**Objective**
In the article on First Republic's failure, how much money did eleven large banks place with First Republic as deposits in March?

[begin Source]

In 2023, three banks with a combined $532 billion in assets have now failed. It’s safe to say that we are currently in the middle of a full-blown banking crisis.
Regional banks continue to come under pressure as their assets have bled out as interest rates have soared. Many of these regional banks are sitting on Treasuries and mortgage-backed securities that have suffered greatly as the Fed has gone on its hiking tirade. At the same time, these same banks have been hit on the liability side as depositors have left in droves to the safety of larger banks or in search of higher yields in money market funds.
First Republic’s stock cratered when it released its Q1 earnings report revealing its precarious financial position. The report showed that over $100 billion in deposits were withdrawn from the bank in the first three months of 2023 alone. As a result, First Republic’s stock had crashed -88.5% year-to-date at the end of the first quarter.
To stem the outflow of deposits, First Republic received a liquidity injection from eleven large banks in the form of $30 billion in deposits back in March.
On top of that, First Republic did not hesitate to access all the emergency lending facilities it could to keep its doors open.
As the bank came under serious duress, it borrowed:
$63.5 billion through the Federal Reserve’s discount window
$13.8 billion from the new Bank Term Funding Program
$28 billion from the Federal Home Loan Bank
Yet despite all of those liquidity measures, First Republic still died. Its shareholders have been wiped out. It goes to show that no amount of liquidity can fix a solvency problem and highlights how the Fed’s emergency programs may not be enough to prevent future bank collapses.

[end Source]
[begin Extracted entries]

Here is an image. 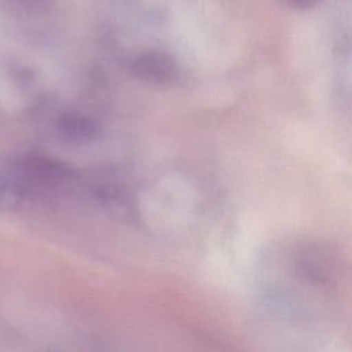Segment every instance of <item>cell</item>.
Returning a JSON list of instances; mask_svg holds the SVG:
<instances>
[{"label":"cell","mask_w":352,"mask_h":352,"mask_svg":"<svg viewBox=\"0 0 352 352\" xmlns=\"http://www.w3.org/2000/svg\"><path fill=\"white\" fill-rule=\"evenodd\" d=\"M74 179L67 164L44 155H25L0 169V210H16L65 191Z\"/></svg>","instance_id":"cell-1"},{"label":"cell","mask_w":352,"mask_h":352,"mask_svg":"<svg viewBox=\"0 0 352 352\" xmlns=\"http://www.w3.org/2000/svg\"><path fill=\"white\" fill-rule=\"evenodd\" d=\"M129 72L144 84L164 87L177 80L180 69L176 58L168 51L148 48L133 56L129 63Z\"/></svg>","instance_id":"cell-2"},{"label":"cell","mask_w":352,"mask_h":352,"mask_svg":"<svg viewBox=\"0 0 352 352\" xmlns=\"http://www.w3.org/2000/svg\"><path fill=\"white\" fill-rule=\"evenodd\" d=\"M55 129L58 136L69 144H85L100 135V125L94 117L74 110L59 114Z\"/></svg>","instance_id":"cell-3"},{"label":"cell","mask_w":352,"mask_h":352,"mask_svg":"<svg viewBox=\"0 0 352 352\" xmlns=\"http://www.w3.org/2000/svg\"><path fill=\"white\" fill-rule=\"evenodd\" d=\"M15 1H18L19 4L26 6V7H37L44 3V0H15Z\"/></svg>","instance_id":"cell-4"}]
</instances>
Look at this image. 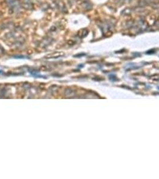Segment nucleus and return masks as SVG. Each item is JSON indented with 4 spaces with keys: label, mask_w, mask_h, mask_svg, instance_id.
Returning <instances> with one entry per match:
<instances>
[{
    "label": "nucleus",
    "mask_w": 159,
    "mask_h": 179,
    "mask_svg": "<svg viewBox=\"0 0 159 179\" xmlns=\"http://www.w3.org/2000/svg\"><path fill=\"white\" fill-rule=\"evenodd\" d=\"M136 27L139 30H144L147 28V23L145 20L141 19L136 23Z\"/></svg>",
    "instance_id": "obj_3"
},
{
    "label": "nucleus",
    "mask_w": 159,
    "mask_h": 179,
    "mask_svg": "<svg viewBox=\"0 0 159 179\" xmlns=\"http://www.w3.org/2000/svg\"><path fill=\"white\" fill-rule=\"evenodd\" d=\"M132 0H126V3H130V1H132Z\"/></svg>",
    "instance_id": "obj_11"
},
{
    "label": "nucleus",
    "mask_w": 159,
    "mask_h": 179,
    "mask_svg": "<svg viewBox=\"0 0 159 179\" xmlns=\"http://www.w3.org/2000/svg\"><path fill=\"white\" fill-rule=\"evenodd\" d=\"M133 26H134V22L132 20L128 21L126 22V27L128 29L132 28Z\"/></svg>",
    "instance_id": "obj_7"
},
{
    "label": "nucleus",
    "mask_w": 159,
    "mask_h": 179,
    "mask_svg": "<svg viewBox=\"0 0 159 179\" xmlns=\"http://www.w3.org/2000/svg\"><path fill=\"white\" fill-rule=\"evenodd\" d=\"M21 6L27 10H32L33 8V4L31 0H22Z\"/></svg>",
    "instance_id": "obj_2"
},
{
    "label": "nucleus",
    "mask_w": 159,
    "mask_h": 179,
    "mask_svg": "<svg viewBox=\"0 0 159 179\" xmlns=\"http://www.w3.org/2000/svg\"><path fill=\"white\" fill-rule=\"evenodd\" d=\"M131 9H125L123 11H122V14L124 15H129L131 13Z\"/></svg>",
    "instance_id": "obj_9"
},
{
    "label": "nucleus",
    "mask_w": 159,
    "mask_h": 179,
    "mask_svg": "<svg viewBox=\"0 0 159 179\" xmlns=\"http://www.w3.org/2000/svg\"><path fill=\"white\" fill-rule=\"evenodd\" d=\"M117 1L121 3H125L126 2V0H117Z\"/></svg>",
    "instance_id": "obj_10"
},
{
    "label": "nucleus",
    "mask_w": 159,
    "mask_h": 179,
    "mask_svg": "<svg viewBox=\"0 0 159 179\" xmlns=\"http://www.w3.org/2000/svg\"><path fill=\"white\" fill-rule=\"evenodd\" d=\"M64 53L61 52H53L50 53L46 56V58L47 59H55V58H59L60 57H62L64 56Z\"/></svg>",
    "instance_id": "obj_4"
},
{
    "label": "nucleus",
    "mask_w": 159,
    "mask_h": 179,
    "mask_svg": "<svg viewBox=\"0 0 159 179\" xmlns=\"http://www.w3.org/2000/svg\"><path fill=\"white\" fill-rule=\"evenodd\" d=\"M22 34L23 33L20 30H15L6 34L5 38L9 41H14L15 44L23 42L25 38Z\"/></svg>",
    "instance_id": "obj_1"
},
{
    "label": "nucleus",
    "mask_w": 159,
    "mask_h": 179,
    "mask_svg": "<svg viewBox=\"0 0 159 179\" xmlns=\"http://www.w3.org/2000/svg\"><path fill=\"white\" fill-rule=\"evenodd\" d=\"M59 29H60V25L59 24L54 25L53 26H52V27L50 28V32L51 33H55V32H58Z\"/></svg>",
    "instance_id": "obj_6"
},
{
    "label": "nucleus",
    "mask_w": 159,
    "mask_h": 179,
    "mask_svg": "<svg viewBox=\"0 0 159 179\" xmlns=\"http://www.w3.org/2000/svg\"><path fill=\"white\" fill-rule=\"evenodd\" d=\"M82 6H83V7L86 10H90L92 8V5L88 2H84L83 4H82Z\"/></svg>",
    "instance_id": "obj_8"
},
{
    "label": "nucleus",
    "mask_w": 159,
    "mask_h": 179,
    "mask_svg": "<svg viewBox=\"0 0 159 179\" xmlns=\"http://www.w3.org/2000/svg\"><path fill=\"white\" fill-rule=\"evenodd\" d=\"M158 23H159V18H158Z\"/></svg>",
    "instance_id": "obj_12"
},
{
    "label": "nucleus",
    "mask_w": 159,
    "mask_h": 179,
    "mask_svg": "<svg viewBox=\"0 0 159 179\" xmlns=\"http://www.w3.org/2000/svg\"><path fill=\"white\" fill-rule=\"evenodd\" d=\"M88 34V30L86 28L81 29L77 32V35L80 38H85Z\"/></svg>",
    "instance_id": "obj_5"
}]
</instances>
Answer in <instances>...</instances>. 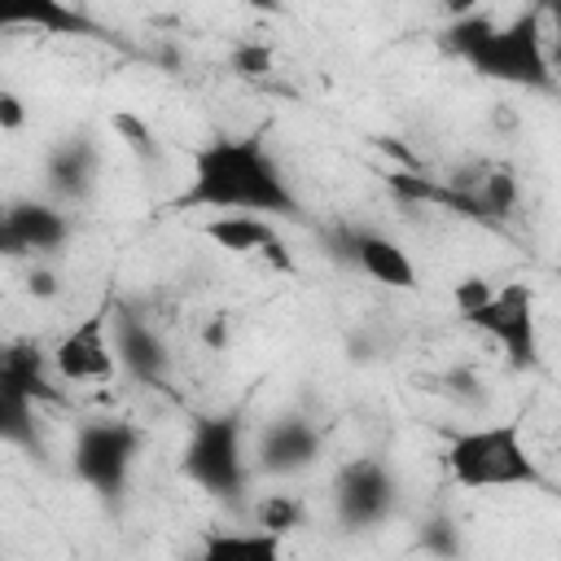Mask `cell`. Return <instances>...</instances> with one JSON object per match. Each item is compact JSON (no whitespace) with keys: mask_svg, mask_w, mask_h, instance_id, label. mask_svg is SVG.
Returning a JSON list of instances; mask_svg holds the SVG:
<instances>
[{"mask_svg":"<svg viewBox=\"0 0 561 561\" xmlns=\"http://www.w3.org/2000/svg\"><path fill=\"white\" fill-rule=\"evenodd\" d=\"M193 561H285V539L272 530H215Z\"/></svg>","mask_w":561,"mask_h":561,"instance_id":"cell-16","label":"cell"},{"mask_svg":"<svg viewBox=\"0 0 561 561\" xmlns=\"http://www.w3.org/2000/svg\"><path fill=\"white\" fill-rule=\"evenodd\" d=\"M22 123H26V105H22V96L9 92V88H0V131H18Z\"/></svg>","mask_w":561,"mask_h":561,"instance_id":"cell-23","label":"cell"},{"mask_svg":"<svg viewBox=\"0 0 561 561\" xmlns=\"http://www.w3.org/2000/svg\"><path fill=\"white\" fill-rule=\"evenodd\" d=\"M53 359L48 351H39V342L31 337H13L0 346V386L31 399V403H53L57 386H53Z\"/></svg>","mask_w":561,"mask_h":561,"instance_id":"cell-14","label":"cell"},{"mask_svg":"<svg viewBox=\"0 0 561 561\" xmlns=\"http://www.w3.org/2000/svg\"><path fill=\"white\" fill-rule=\"evenodd\" d=\"M302 517H307V508H302V500H294V495H285V491H276V495H267L263 504H259V530H272V535H289L294 526H302Z\"/></svg>","mask_w":561,"mask_h":561,"instance_id":"cell-19","label":"cell"},{"mask_svg":"<svg viewBox=\"0 0 561 561\" xmlns=\"http://www.w3.org/2000/svg\"><path fill=\"white\" fill-rule=\"evenodd\" d=\"M421 543H425L430 552H438V557H456V552H460V535H456V526H451L447 517L430 522V526L421 530Z\"/></svg>","mask_w":561,"mask_h":561,"instance_id":"cell-22","label":"cell"},{"mask_svg":"<svg viewBox=\"0 0 561 561\" xmlns=\"http://www.w3.org/2000/svg\"><path fill=\"white\" fill-rule=\"evenodd\" d=\"M0 443L9 447H26L39 451V421H35V403L4 390L0 386Z\"/></svg>","mask_w":561,"mask_h":561,"instance_id":"cell-18","label":"cell"},{"mask_svg":"<svg viewBox=\"0 0 561 561\" xmlns=\"http://www.w3.org/2000/svg\"><path fill=\"white\" fill-rule=\"evenodd\" d=\"M171 210H219V215H280L298 219L302 202L267 149L263 131H237V136H210L193 149L188 184L171 197Z\"/></svg>","mask_w":561,"mask_h":561,"instance_id":"cell-1","label":"cell"},{"mask_svg":"<svg viewBox=\"0 0 561 561\" xmlns=\"http://www.w3.org/2000/svg\"><path fill=\"white\" fill-rule=\"evenodd\" d=\"M140 447H145V434H140L131 421H118V416H88V421H79V430H75L70 469H75V478H79L92 495L118 504L123 491H127V482H131V469H136V460H140Z\"/></svg>","mask_w":561,"mask_h":561,"instance_id":"cell-5","label":"cell"},{"mask_svg":"<svg viewBox=\"0 0 561 561\" xmlns=\"http://www.w3.org/2000/svg\"><path fill=\"white\" fill-rule=\"evenodd\" d=\"M114 127L123 131L127 149L140 153V162H158V158H162V145H158V136H153V127H149L145 118H136V114H114Z\"/></svg>","mask_w":561,"mask_h":561,"instance_id":"cell-20","label":"cell"},{"mask_svg":"<svg viewBox=\"0 0 561 561\" xmlns=\"http://www.w3.org/2000/svg\"><path fill=\"white\" fill-rule=\"evenodd\" d=\"M70 241V215L22 197L0 206V254L4 259H31V254H57Z\"/></svg>","mask_w":561,"mask_h":561,"instance_id":"cell-10","label":"cell"},{"mask_svg":"<svg viewBox=\"0 0 561 561\" xmlns=\"http://www.w3.org/2000/svg\"><path fill=\"white\" fill-rule=\"evenodd\" d=\"M26 294H31V298H53V294H57V276H53L48 267H31Z\"/></svg>","mask_w":561,"mask_h":561,"instance_id":"cell-24","label":"cell"},{"mask_svg":"<svg viewBox=\"0 0 561 561\" xmlns=\"http://www.w3.org/2000/svg\"><path fill=\"white\" fill-rule=\"evenodd\" d=\"M206 237L228 254H263L272 267L294 272V254L285 250L280 232L259 215H215L206 224Z\"/></svg>","mask_w":561,"mask_h":561,"instance_id":"cell-13","label":"cell"},{"mask_svg":"<svg viewBox=\"0 0 561 561\" xmlns=\"http://www.w3.org/2000/svg\"><path fill=\"white\" fill-rule=\"evenodd\" d=\"M329 250L346 267L364 272L368 280H377L386 289H416V263H412V254L394 237H386L377 228H351V224H342V228L329 232Z\"/></svg>","mask_w":561,"mask_h":561,"instance_id":"cell-9","label":"cell"},{"mask_svg":"<svg viewBox=\"0 0 561 561\" xmlns=\"http://www.w3.org/2000/svg\"><path fill=\"white\" fill-rule=\"evenodd\" d=\"M184 478L197 482L215 500H237L245 491V412H202L193 416L188 443H184Z\"/></svg>","mask_w":561,"mask_h":561,"instance_id":"cell-4","label":"cell"},{"mask_svg":"<svg viewBox=\"0 0 561 561\" xmlns=\"http://www.w3.org/2000/svg\"><path fill=\"white\" fill-rule=\"evenodd\" d=\"M110 346H114L118 373L136 377L140 386H167V377H171V351H167L162 333L140 311L114 307V316H110Z\"/></svg>","mask_w":561,"mask_h":561,"instance_id":"cell-11","label":"cell"},{"mask_svg":"<svg viewBox=\"0 0 561 561\" xmlns=\"http://www.w3.org/2000/svg\"><path fill=\"white\" fill-rule=\"evenodd\" d=\"M324 451V434L307 421V416H276L263 425L259 434V469L272 473V478H289V473H302L307 465H316V456Z\"/></svg>","mask_w":561,"mask_h":561,"instance_id":"cell-12","label":"cell"},{"mask_svg":"<svg viewBox=\"0 0 561 561\" xmlns=\"http://www.w3.org/2000/svg\"><path fill=\"white\" fill-rule=\"evenodd\" d=\"M443 465L456 486L465 491H495V486H548L543 469L535 465L517 421H491L451 434Z\"/></svg>","mask_w":561,"mask_h":561,"instance_id":"cell-3","label":"cell"},{"mask_svg":"<svg viewBox=\"0 0 561 561\" xmlns=\"http://www.w3.org/2000/svg\"><path fill=\"white\" fill-rule=\"evenodd\" d=\"M232 70L237 75H267L272 70V48L267 44H237L232 48Z\"/></svg>","mask_w":561,"mask_h":561,"instance_id":"cell-21","label":"cell"},{"mask_svg":"<svg viewBox=\"0 0 561 561\" xmlns=\"http://www.w3.org/2000/svg\"><path fill=\"white\" fill-rule=\"evenodd\" d=\"M0 26H39L48 35H96V26L61 4V0H18V4H0Z\"/></svg>","mask_w":561,"mask_h":561,"instance_id":"cell-17","label":"cell"},{"mask_svg":"<svg viewBox=\"0 0 561 561\" xmlns=\"http://www.w3.org/2000/svg\"><path fill=\"white\" fill-rule=\"evenodd\" d=\"M96 167H101V153L88 136H66L53 145L48 153V188L61 197V202H88L92 188H96Z\"/></svg>","mask_w":561,"mask_h":561,"instance_id":"cell-15","label":"cell"},{"mask_svg":"<svg viewBox=\"0 0 561 561\" xmlns=\"http://www.w3.org/2000/svg\"><path fill=\"white\" fill-rule=\"evenodd\" d=\"M110 316H114V302H96L79 324H70L57 346L48 351L53 359V373L61 381H110L118 373L114 364V346H110Z\"/></svg>","mask_w":561,"mask_h":561,"instance_id":"cell-8","label":"cell"},{"mask_svg":"<svg viewBox=\"0 0 561 561\" xmlns=\"http://www.w3.org/2000/svg\"><path fill=\"white\" fill-rule=\"evenodd\" d=\"M333 517L342 530H373L399 508V478L381 456H351L333 473Z\"/></svg>","mask_w":561,"mask_h":561,"instance_id":"cell-6","label":"cell"},{"mask_svg":"<svg viewBox=\"0 0 561 561\" xmlns=\"http://www.w3.org/2000/svg\"><path fill=\"white\" fill-rule=\"evenodd\" d=\"M539 18H543V9H526L508 26H495L486 13H465L443 31V44L460 61H469L482 79L517 83L530 92H557V75H552L548 48H543Z\"/></svg>","mask_w":561,"mask_h":561,"instance_id":"cell-2","label":"cell"},{"mask_svg":"<svg viewBox=\"0 0 561 561\" xmlns=\"http://www.w3.org/2000/svg\"><path fill=\"white\" fill-rule=\"evenodd\" d=\"M465 324L482 329L486 337H495L504 346V359L522 373H535L539 359V337H535V294L526 285H504L491 289L486 302H478L473 311L460 316Z\"/></svg>","mask_w":561,"mask_h":561,"instance_id":"cell-7","label":"cell"}]
</instances>
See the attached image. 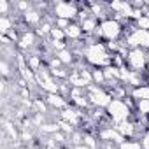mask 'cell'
I'll return each instance as SVG.
<instances>
[{
  "instance_id": "cell-20",
  "label": "cell",
  "mask_w": 149,
  "mask_h": 149,
  "mask_svg": "<svg viewBox=\"0 0 149 149\" xmlns=\"http://www.w3.org/2000/svg\"><path fill=\"white\" fill-rule=\"evenodd\" d=\"M119 149H142L140 146V140H135V139H126L119 144Z\"/></svg>"
},
{
  "instance_id": "cell-6",
  "label": "cell",
  "mask_w": 149,
  "mask_h": 149,
  "mask_svg": "<svg viewBox=\"0 0 149 149\" xmlns=\"http://www.w3.org/2000/svg\"><path fill=\"white\" fill-rule=\"evenodd\" d=\"M51 14L54 19H67V21H77L79 16V7L74 2H56L53 4Z\"/></svg>"
},
{
  "instance_id": "cell-7",
  "label": "cell",
  "mask_w": 149,
  "mask_h": 149,
  "mask_svg": "<svg viewBox=\"0 0 149 149\" xmlns=\"http://www.w3.org/2000/svg\"><path fill=\"white\" fill-rule=\"evenodd\" d=\"M125 61H126V65H128L130 70L139 72V74H144L146 72V67L149 63L147 61V56H146V49H140V47L128 49Z\"/></svg>"
},
{
  "instance_id": "cell-4",
  "label": "cell",
  "mask_w": 149,
  "mask_h": 149,
  "mask_svg": "<svg viewBox=\"0 0 149 149\" xmlns=\"http://www.w3.org/2000/svg\"><path fill=\"white\" fill-rule=\"evenodd\" d=\"M105 112H107L109 119H111L114 125H119V123H123V121L132 119V112H133V111L126 105L125 100H112L111 105L105 109Z\"/></svg>"
},
{
  "instance_id": "cell-11",
  "label": "cell",
  "mask_w": 149,
  "mask_h": 149,
  "mask_svg": "<svg viewBox=\"0 0 149 149\" xmlns=\"http://www.w3.org/2000/svg\"><path fill=\"white\" fill-rule=\"evenodd\" d=\"M65 35H67V40H83L86 35H84V32H83V26H81V23H77V21H72L70 25H68V28L65 30Z\"/></svg>"
},
{
  "instance_id": "cell-13",
  "label": "cell",
  "mask_w": 149,
  "mask_h": 149,
  "mask_svg": "<svg viewBox=\"0 0 149 149\" xmlns=\"http://www.w3.org/2000/svg\"><path fill=\"white\" fill-rule=\"evenodd\" d=\"M25 61H26V67L30 68V70H33V72H37V70H40V67L44 65V60H42V56L40 54H26L25 56Z\"/></svg>"
},
{
  "instance_id": "cell-9",
  "label": "cell",
  "mask_w": 149,
  "mask_h": 149,
  "mask_svg": "<svg viewBox=\"0 0 149 149\" xmlns=\"http://www.w3.org/2000/svg\"><path fill=\"white\" fill-rule=\"evenodd\" d=\"M37 46V33L35 32H32V30H23L21 32V39H19V42H18V47L19 49H23V51H30V49H33Z\"/></svg>"
},
{
  "instance_id": "cell-21",
  "label": "cell",
  "mask_w": 149,
  "mask_h": 149,
  "mask_svg": "<svg viewBox=\"0 0 149 149\" xmlns=\"http://www.w3.org/2000/svg\"><path fill=\"white\" fill-rule=\"evenodd\" d=\"M40 132L54 135V133L60 132V126H58V123H46V125H40Z\"/></svg>"
},
{
  "instance_id": "cell-25",
  "label": "cell",
  "mask_w": 149,
  "mask_h": 149,
  "mask_svg": "<svg viewBox=\"0 0 149 149\" xmlns=\"http://www.w3.org/2000/svg\"><path fill=\"white\" fill-rule=\"evenodd\" d=\"M9 9H11V4L7 2V0H0V14L9 16Z\"/></svg>"
},
{
  "instance_id": "cell-18",
  "label": "cell",
  "mask_w": 149,
  "mask_h": 149,
  "mask_svg": "<svg viewBox=\"0 0 149 149\" xmlns=\"http://www.w3.org/2000/svg\"><path fill=\"white\" fill-rule=\"evenodd\" d=\"M135 111L137 114L142 118V116H149V100H139L135 104Z\"/></svg>"
},
{
  "instance_id": "cell-1",
  "label": "cell",
  "mask_w": 149,
  "mask_h": 149,
  "mask_svg": "<svg viewBox=\"0 0 149 149\" xmlns=\"http://www.w3.org/2000/svg\"><path fill=\"white\" fill-rule=\"evenodd\" d=\"M84 40H90L88 37H84ZM83 56L84 60L93 67V68H105L109 65H112V54L109 53L105 42L98 40L97 37L90 42H84L83 46Z\"/></svg>"
},
{
  "instance_id": "cell-24",
  "label": "cell",
  "mask_w": 149,
  "mask_h": 149,
  "mask_svg": "<svg viewBox=\"0 0 149 149\" xmlns=\"http://www.w3.org/2000/svg\"><path fill=\"white\" fill-rule=\"evenodd\" d=\"M140 146H142V149H149V128H146V132H142V135H140Z\"/></svg>"
},
{
  "instance_id": "cell-22",
  "label": "cell",
  "mask_w": 149,
  "mask_h": 149,
  "mask_svg": "<svg viewBox=\"0 0 149 149\" xmlns=\"http://www.w3.org/2000/svg\"><path fill=\"white\" fill-rule=\"evenodd\" d=\"M83 144H86V146H88V147H91V149H98V142H97V139H95L91 133H84Z\"/></svg>"
},
{
  "instance_id": "cell-19",
  "label": "cell",
  "mask_w": 149,
  "mask_h": 149,
  "mask_svg": "<svg viewBox=\"0 0 149 149\" xmlns=\"http://www.w3.org/2000/svg\"><path fill=\"white\" fill-rule=\"evenodd\" d=\"M49 40H51V42H58V40H67L65 30H60V28L53 26V30H51V33H49Z\"/></svg>"
},
{
  "instance_id": "cell-8",
  "label": "cell",
  "mask_w": 149,
  "mask_h": 149,
  "mask_svg": "<svg viewBox=\"0 0 149 149\" xmlns=\"http://www.w3.org/2000/svg\"><path fill=\"white\" fill-rule=\"evenodd\" d=\"M98 139L102 142H116V144H121L123 140H126L114 126H105L98 132Z\"/></svg>"
},
{
  "instance_id": "cell-14",
  "label": "cell",
  "mask_w": 149,
  "mask_h": 149,
  "mask_svg": "<svg viewBox=\"0 0 149 149\" xmlns=\"http://www.w3.org/2000/svg\"><path fill=\"white\" fill-rule=\"evenodd\" d=\"M130 97L135 102H139V100H149V84H142L139 88L130 90Z\"/></svg>"
},
{
  "instance_id": "cell-23",
  "label": "cell",
  "mask_w": 149,
  "mask_h": 149,
  "mask_svg": "<svg viewBox=\"0 0 149 149\" xmlns=\"http://www.w3.org/2000/svg\"><path fill=\"white\" fill-rule=\"evenodd\" d=\"M0 68H2V76H4V79H7L9 76H11V65H9V61L4 58L2 60V63H0Z\"/></svg>"
},
{
  "instance_id": "cell-5",
  "label": "cell",
  "mask_w": 149,
  "mask_h": 149,
  "mask_svg": "<svg viewBox=\"0 0 149 149\" xmlns=\"http://www.w3.org/2000/svg\"><path fill=\"white\" fill-rule=\"evenodd\" d=\"M123 44L128 47V49H133V47H140V49H149V30H140L137 26H133L126 35H125V40Z\"/></svg>"
},
{
  "instance_id": "cell-3",
  "label": "cell",
  "mask_w": 149,
  "mask_h": 149,
  "mask_svg": "<svg viewBox=\"0 0 149 149\" xmlns=\"http://www.w3.org/2000/svg\"><path fill=\"white\" fill-rule=\"evenodd\" d=\"M86 95L90 98V104L91 107L95 109H107L112 102V97L109 95V91L102 86H97V84H91L86 88Z\"/></svg>"
},
{
  "instance_id": "cell-12",
  "label": "cell",
  "mask_w": 149,
  "mask_h": 149,
  "mask_svg": "<svg viewBox=\"0 0 149 149\" xmlns=\"http://www.w3.org/2000/svg\"><path fill=\"white\" fill-rule=\"evenodd\" d=\"M23 21L26 23V25H30V26H40L42 25V13L39 11V9H35V7H32L30 11H26L25 14H23Z\"/></svg>"
},
{
  "instance_id": "cell-26",
  "label": "cell",
  "mask_w": 149,
  "mask_h": 149,
  "mask_svg": "<svg viewBox=\"0 0 149 149\" xmlns=\"http://www.w3.org/2000/svg\"><path fill=\"white\" fill-rule=\"evenodd\" d=\"M65 137H67V135H65L63 132H58V133L53 135V142H54V144H63V142H65Z\"/></svg>"
},
{
  "instance_id": "cell-10",
  "label": "cell",
  "mask_w": 149,
  "mask_h": 149,
  "mask_svg": "<svg viewBox=\"0 0 149 149\" xmlns=\"http://www.w3.org/2000/svg\"><path fill=\"white\" fill-rule=\"evenodd\" d=\"M46 104L53 109L63 111L65 107H68V98H65L61 93H49V95H46Z\"/></svg>"
},
{
  "instance_id": "cell-27",
  "label": "cell",
  "mask_w": 149,
  "mask_h": 149,
  "mask_svg": "<svg viewBox=\"0 0 149 149\" xmlns=\"http://www.w3.org/2000/svg\"><path fill=\"white\" fill-rule=\"evenodd\" d=\"M6 130H9V133H11V137H13V139H16V137H18V132H16V128H13V125H11V123H7Z\"/></svg>"
},
{
  "instance_id": "cell-17",
  "label": "cell",
  "mask_w": 149,
  "mask_h": 149,
  "mask_svg": "<svg viewBox=\"0 0 149 149\" xmlns=\"http://www.w3.org/2000/svg\"><path fill=\"white\" fill-rule=\"evenodd\" d=\"M91 77H93V84L105 88V84H107V79H105L104 68H93V70H91Z\"/></svg>"
},
{
  "instance_id": "cell-16",
  "label": "cell",
  "mask_w": 149,
  "mask_h": 149,
  "mask_svg": "<svg viewBox=\"0 0 149 149\" xmlns=\"http://www.w3.org/2000/svg\"><path fill=\"white\" fill-rule=\"evenodd\" d=\"M11 30H14V19L11 16H0V33L7 35Z\"/></svg>"
},
{
  "instance_id": "cell-29",
  "label": "cell",
  "mask_w": 149,
  "mask_h": 149,
  "mask_svg": "<svg viewBox=\"0 0 149 149\" xmlns=\"http://www.w3.org/2000/svg\"><path fill=\"white\" fill-rule=\"evenodd\" d=\"M4 149H6V147H4Z\"/></svg>"
},
{
  "instance_id": "cell-15",
  "label": "cell",
  "mask_w": 149,
  "mask_h": 149,
  "mask_svg": "<svg viewBox=\"0 0 149 149\" xmlns=\"http://www.w3.org/2000/svg\"><path fill=\"white\" fill-rule=\"evenodd\" d=\"M54 56H56L65 67H70L74 61H76V58H74V53H72L70 47H68V49H63V51H60V53H54Z\"/></svg>"
},
{
  "instance_id": "cell-28",
  "label": "cell",
  "mask_w": 149,
  "mask_h": 149,
  "mask_svg": "<svg viewBox=\"0 0 149 149\" xmlns=\"http://www.w3.org/2000/svg\"><path fill=\"white\" fill-rule=\"evenodd\" d=\"M74 149H91V147H88L86 144H77V146H74Z\"/></svg>"
},
{
  "instance_id": "cell-2",
  "label": "cell",
  "mask_w": 149,
  "mask_h": 149,
  "mask_svg": "<svg viewBox=\"0 0 149 149\" xmlns=\"http://www.w3.org/2000/svg\"><path fill=\"white\" fill-rule=\"evenodd\" d=\"M123 23L114 18H105L100 21L98 30L95 32V37L102 42H119L123 35Z\"/></svg>"
}]
</instances>
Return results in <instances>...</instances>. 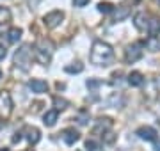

[end Extracted entries]

**Answer to the task**
$30 billion.